Andries DuBois House

The Andries DuBois House in Wallkill, New York, is a unique historic structure that retains traces of its complex architectural evolution. Originally constructed in c. 1769 as the homestead of a large farm located on the east bank of the Wallkill Creek, the original house appears to have been destroyed by fire in the late 18th century. The structure was rebuilt and enlarged as a Federal style house in c. 1814, and then further altered in c. 1845 and remodeled in the Greek Revival style. The evolution of these changes can be seen in altered window and door openings on the east and south facades, smooth finished beams at first floor ceilings that were concealed by mid-nineteenth century plaster ceilings, and doors, windows, and associated trim that are characteristic of the Greek Revival style design details.

Mr.
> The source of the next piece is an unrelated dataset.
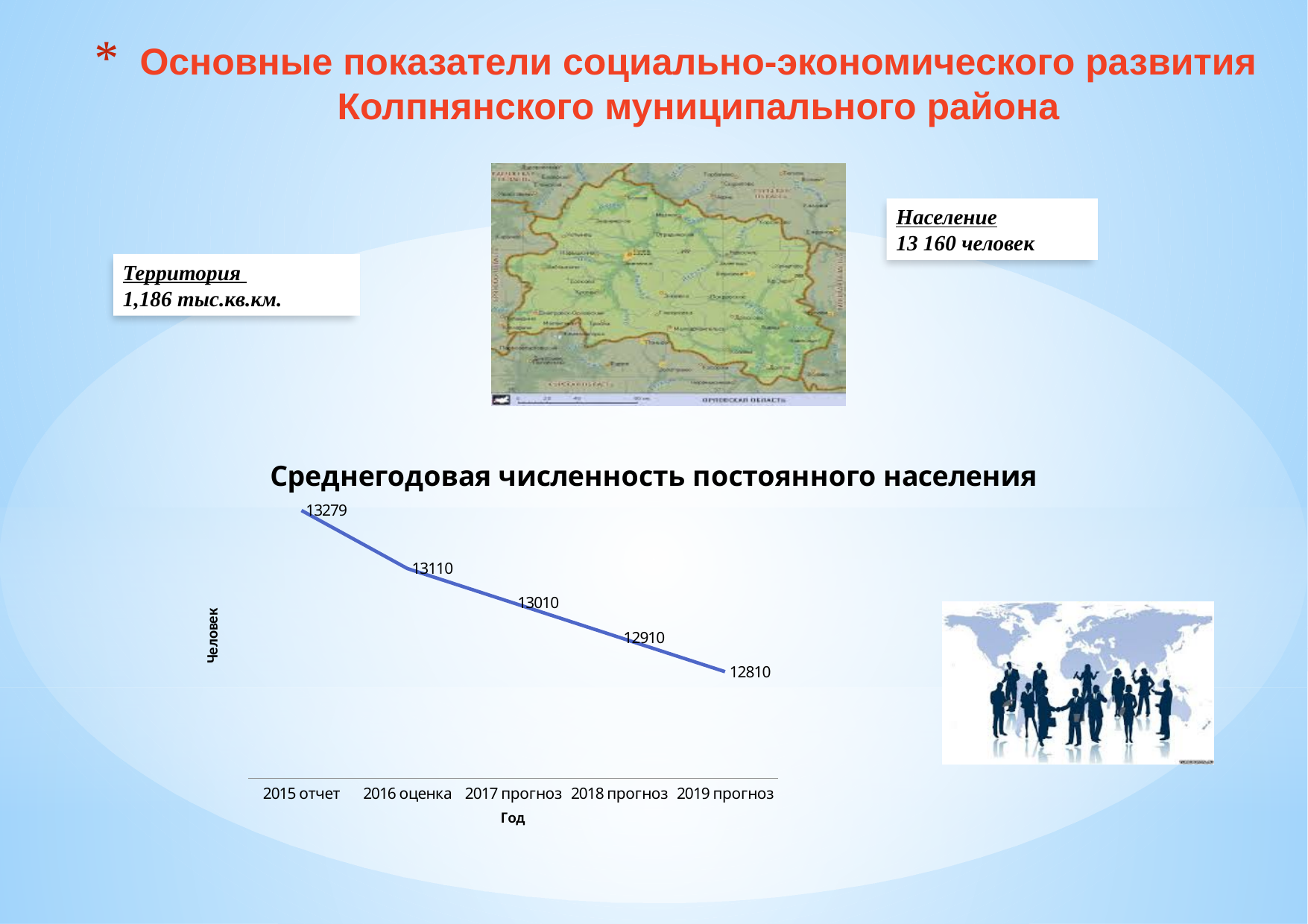
What is the value for 2017 прогноз in the chart? 13010 Which year has the highest value in the chart? 2015 отчет What is the value for 2019 прогноз in the chart? 12810 What is the value for 2015 отчет in the chart? 13279 What is the difference between the values for 2015 отчет and 2016 оценка? 169 What type of chart is used to show the average annual permanent population? line chart Which is larger, the value for 2016 оценка or the value for 2018 прогноз? 2016 оценка What is the difference between the values for 2018 прогноз and 2019 прогноз? 100 Which year has the lowest value in the chart? 2019 прогноз What is the title of the chart? Среднегодовая численность постоянного населения How many data points are plotted in the chart? 5 Do the values rise or fall from 2015 to 2019 along the x axis? fall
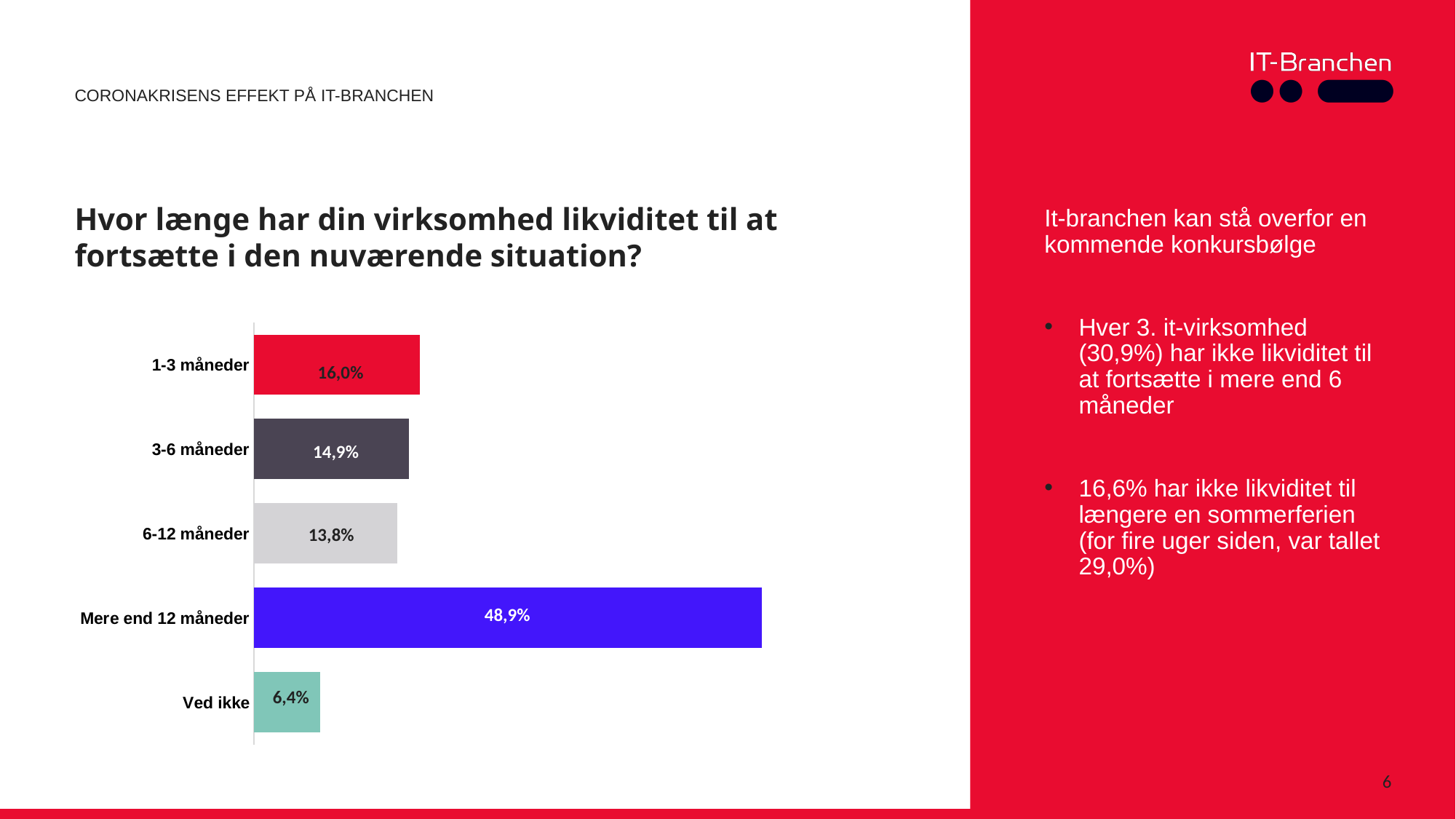
What is the combined value of "1-3 måneder" and "3-6 måneder"? 30,9% What is the value for "Ved ikke"? 6,4% What kind of chart is shown on the slide? Bar chart Which category has the lowest value? Ved ikke How many categories are shown in the chart? 5 Which category has the highest value? Mere end 12 måneder What is the value for "6-12 måneder"? 13,8% What is the value for "Mere end 12 måneder"? 48,9% What is the value for "1-3 måneder"? 16,0% What is the difference between the values for "1-3 måneder" and "3-6 måneder"? 1,1% What colour is the bar for "Mere end 12 måneder"? Blue Which is larger, the value for "3-6 måneder" or the value for "6-12 måneder"? 3-6 måneder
Petito, as principal and project manager for John G. Waite Associates, Architects, PLLC, led a project team to document the Andries DuBois House with a historic structure report and measured drawings. The report contains a history of the ownership of the building and an analysis of the evolution of its form and finishes. Examination of the house revealed significant mid- and late-nineteenth century interior features and finishes. The existing conditions section of the report recorded the condition of materials and finishes of the exterior and interior of the building. Problems of repair were also observed and inventoried. Restoration recommendations were prioritized so that damaging conditions would be remedied in the immediate future, while less serious problems that would not affect the long-term stability of the structure could be accomplished as funds became available.

As a first phase toward the stabilization and restoration of the building, Mr. Petito directed the preparation of contract documents for removal of a 20th century porch, brick repointing, repair of wood siding, windows and doors, and exterior repainting. A section of the façade that had been concealed by the later porch was left unpainted so that the bonding pattern of the underlying brickwork can be seen when a new porch, based on photos of the 19th century porch, is reconstructed in the future.